START Records

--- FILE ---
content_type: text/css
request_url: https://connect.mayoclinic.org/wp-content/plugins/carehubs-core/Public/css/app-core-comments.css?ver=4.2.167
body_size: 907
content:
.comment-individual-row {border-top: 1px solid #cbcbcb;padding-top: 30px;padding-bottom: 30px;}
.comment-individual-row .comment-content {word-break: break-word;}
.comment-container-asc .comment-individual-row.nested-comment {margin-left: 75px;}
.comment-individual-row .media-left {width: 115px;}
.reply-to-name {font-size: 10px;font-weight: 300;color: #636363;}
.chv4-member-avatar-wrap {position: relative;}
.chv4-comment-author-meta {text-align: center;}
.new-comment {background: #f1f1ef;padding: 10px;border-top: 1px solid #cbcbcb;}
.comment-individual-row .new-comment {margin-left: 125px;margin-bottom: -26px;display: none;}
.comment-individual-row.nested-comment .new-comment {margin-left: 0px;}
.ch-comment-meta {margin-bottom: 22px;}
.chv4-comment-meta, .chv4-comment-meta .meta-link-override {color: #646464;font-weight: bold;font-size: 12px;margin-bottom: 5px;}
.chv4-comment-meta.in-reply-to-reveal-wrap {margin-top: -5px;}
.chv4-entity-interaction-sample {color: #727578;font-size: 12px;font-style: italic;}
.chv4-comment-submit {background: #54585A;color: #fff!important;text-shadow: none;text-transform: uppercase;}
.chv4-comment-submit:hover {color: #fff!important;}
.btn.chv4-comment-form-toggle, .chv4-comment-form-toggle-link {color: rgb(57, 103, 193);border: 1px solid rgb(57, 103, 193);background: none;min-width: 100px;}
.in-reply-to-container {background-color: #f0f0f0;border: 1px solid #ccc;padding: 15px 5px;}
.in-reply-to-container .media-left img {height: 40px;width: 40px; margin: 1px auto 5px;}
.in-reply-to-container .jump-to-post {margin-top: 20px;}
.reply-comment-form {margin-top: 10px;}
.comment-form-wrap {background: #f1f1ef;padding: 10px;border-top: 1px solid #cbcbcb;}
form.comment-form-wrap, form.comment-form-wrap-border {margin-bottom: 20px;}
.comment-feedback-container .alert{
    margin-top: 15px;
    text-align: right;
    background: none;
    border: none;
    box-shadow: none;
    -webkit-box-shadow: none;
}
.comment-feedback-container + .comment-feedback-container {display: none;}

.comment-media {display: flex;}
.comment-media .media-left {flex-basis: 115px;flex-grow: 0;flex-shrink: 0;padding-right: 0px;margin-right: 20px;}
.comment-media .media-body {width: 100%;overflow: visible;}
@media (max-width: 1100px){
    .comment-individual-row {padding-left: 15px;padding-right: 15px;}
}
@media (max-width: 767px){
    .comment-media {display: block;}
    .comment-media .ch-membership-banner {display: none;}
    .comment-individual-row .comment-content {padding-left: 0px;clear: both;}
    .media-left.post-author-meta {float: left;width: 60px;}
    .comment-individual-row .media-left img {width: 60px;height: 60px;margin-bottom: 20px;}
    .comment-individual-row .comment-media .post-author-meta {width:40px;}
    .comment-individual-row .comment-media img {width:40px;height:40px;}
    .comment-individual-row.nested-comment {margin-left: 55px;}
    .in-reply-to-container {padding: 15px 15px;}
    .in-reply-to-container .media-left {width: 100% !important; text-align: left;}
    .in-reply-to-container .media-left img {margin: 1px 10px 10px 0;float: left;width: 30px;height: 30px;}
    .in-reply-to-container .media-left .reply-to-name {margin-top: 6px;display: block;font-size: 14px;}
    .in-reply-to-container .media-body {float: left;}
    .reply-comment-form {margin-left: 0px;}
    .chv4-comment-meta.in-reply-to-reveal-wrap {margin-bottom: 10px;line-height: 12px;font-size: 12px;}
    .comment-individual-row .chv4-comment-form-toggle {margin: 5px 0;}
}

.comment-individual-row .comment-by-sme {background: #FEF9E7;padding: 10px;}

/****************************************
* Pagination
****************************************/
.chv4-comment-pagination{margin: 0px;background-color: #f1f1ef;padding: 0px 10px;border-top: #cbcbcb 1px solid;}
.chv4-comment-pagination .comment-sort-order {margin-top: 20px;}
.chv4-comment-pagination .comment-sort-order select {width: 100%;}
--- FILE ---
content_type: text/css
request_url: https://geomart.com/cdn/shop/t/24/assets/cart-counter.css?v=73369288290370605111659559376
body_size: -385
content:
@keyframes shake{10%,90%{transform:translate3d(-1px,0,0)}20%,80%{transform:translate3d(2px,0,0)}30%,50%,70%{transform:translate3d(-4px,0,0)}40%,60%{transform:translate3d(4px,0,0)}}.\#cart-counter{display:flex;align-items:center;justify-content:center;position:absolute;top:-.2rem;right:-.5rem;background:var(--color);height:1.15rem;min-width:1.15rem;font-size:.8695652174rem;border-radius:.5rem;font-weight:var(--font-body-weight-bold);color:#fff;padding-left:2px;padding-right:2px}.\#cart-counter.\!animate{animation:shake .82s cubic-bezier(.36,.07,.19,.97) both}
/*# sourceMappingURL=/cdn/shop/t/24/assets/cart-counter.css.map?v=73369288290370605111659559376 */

END Records

Problem requirements = Would you please transcribe the records above in full and exactly?

Solution for this problem =
--- FILE ---
content_type: text/css
request_url: https://connect.mayoclinic.org/wp-content/plugins/carehubs-core/Public/css/app-core-comments.css?ver=4.2.167
body_size: 907
content:
.comment-individual-row {border-top: 1px solid #cbcbcb;padding-top: 30px;padding-bottom: 30px;}
.comment-individual-row .comment-content {word-break: break-word;}
.comment-container-asc .comment-individual-row.nested-comment {margin-left: 75px;}
.comment-individual-row .media-left {width: 115px;}
.reply-to-name {font-size: 10px;font-weight: 300;color: #636363;}
.chv4-member-avatar-wrap {position: relative;}
.chv4-comment-author-meta {text-align: center;}
.new-comment {background: #f1f1ef;padding: 10px;border-top: 1px solid #cbcbcb;}
.comment-individual-row .new-comment {margin-left: 125px;margin-bottom: -26px;display: none;}
.comment-individual-row.nested-comment .new-comment {margin-left: 0px;}
.ch-comment-meta {margin-bottom: 22px;}
.chv4-comment-meta, .chv4-comment-meta .meta-link-override {color: #646464;font-weight: bold;font-size: 12px;margin-bottom: 5px;}
.chv4-comment-meta.in-reply-to-reveal-wrap {margin-top: -5px;}
.chv4-entity-interaction-sample {color: #727578;font-size: 12px;font-style: italic;}
.chv4-comment-submit {background: #54585A;color: #fff!important;text-shadow: none;text-transform: uppercase;}
.chv4-comment-submit:hover {color: #fff!important;}
.btn.chv4-comment-form-toggle, .chv4-comment-form-toggle-link {color: rgb(57, 103, 193);border: 1px solid rgb(57, 103, 193);background: none;min-width: 100px;}
.in-reply-to-container {background-color: #f0f0f0;border: 1px solid #ccc;padding: 15px 5px;}
.in-reply-to-container .media-left img {height: 40px;width: 40px; margin: 1px auto 5px;}
.in-reply-to-container .jump-to-post {margin-top: 20px;}
.reply-comment-form {margin-top: 10px;}
.comment-form-wrap {background: #f1f1ef;padding: 10px;border-top: 1px solid #cbcbcb;}
form.comment-form-wrap, form.comment-form-wrap-border {margin-bottom: 20px;}
.comment-feedback-container .alert{
    margin-top: 15px;
    text-align: right;
    background: none;
    border: none;
    box-shadow: none;
    -webkit-box-shadow: none;
}
.comment-feedback-container + .comment-feedback-container {display: none;}

.comment-media {display: flex;}
.comment-media .media-left {flex-basis: 115px;flex-grow: 0;flex-shrink: 0;padding-right: 0px;margin-right: 20px;}
.comment-media .media-body {width: 100%;overflow: visible;}
@media (max-width: 1100px){
    .comment-individual-row {padding-left: 15px;padding-right: 15px;}
}
@media (max-width: 767px){
    .comment-media {display: block;}
    .comment-media .ch-membership-banner {display: none;}
    .comment-individual-row .comment-content {padding-left: 0px;clear: both;}
    .media-left.post-author-meta {float: left;width: 60px;}
    .comment-individual-row .media-left img {width: 60px;height: 60px;margin-bottom: 20px;}
    .comment-individual-row .comment-media .post-author-meta {width:40px;}
    .comment-individual-row .comment-media img {width:40px;height:40px;}
    .comment-individual-row.nested-comment {margin-left: 55px;}
    .in-reply-to-container {padding: 15px 15px;}
    .in-reply-to-container .media-left {width: 100% !important; text-align: left;}
    .in-reply-to-container .media-left img {margin: 1px 10px 10px 0;float: left;width: 30px;height: 30px;}
    .in-reply-to-container .media-left .reply-to-name {margin-top: 6px;display: block;font-size: 14px;}
    .in-reply-to-container .media-body {float: left;}
    .reply-comment-form {margin-left: 0px;}
    .chv4-comment-meta.in-reply-to-reveal-wrap {margin-bottom: 10px;line-height: 12px;font-size: 12px;}
    .comment-individual-row .chv4-comment-form-toggle {margin: 5px 0;}
}

.comment-individual-row .comment-by-sme {background: #FEF9E7;padding: 10px;}

/****************************************
* Pagination
****************************************/
.chv4-comment-pagination{margin: 0px;background-color: #f1f1ef;padding: 0px 10px;border-top: #cbcbcb 1px solid;}
.chv4-comment-pagination .comment-sort-order {margin-top: 20px;}
.chv4-comment-pagination .comment-sort-order select {width: 100%;}
--- FILE ---
content_type: text/css
request_url: https://geomart.com/cdn/shop/t/24/assets/cart-counter.css?v=73369288290370605111659559376
body_size: -385
content:
@keyframes shake{10%,90%{transform:translate3d(-1px,0,0)}20%,80%{transform:translate3d(2px,0,0)}30%,50%,70%{transform:translate3d(-4px,0,0)}40%,60%{transform:translate3d(4px,0,0)}}.\#cart-counter{display:flex;align-items:center;justify-content:center;position:absolute;top:-.2rem;right:-.5rem;background:var(--color);height:1.15rem;min-width:1.15rem;font-size:.8695652174rem;border-radius:.5rem;font-weight:var(--font-body-weight-bold);color:#fff;padding-left:2px;padding-right:2px}.\#cart-counter.\!animate{animation:shake .82s cubic-bezier(.36,.07,.19,.97) both}
/*# sourceMappingURL=/cdn/shop/t/24/assets/cart-counter.css.map?v=73369288290370605111659559376 */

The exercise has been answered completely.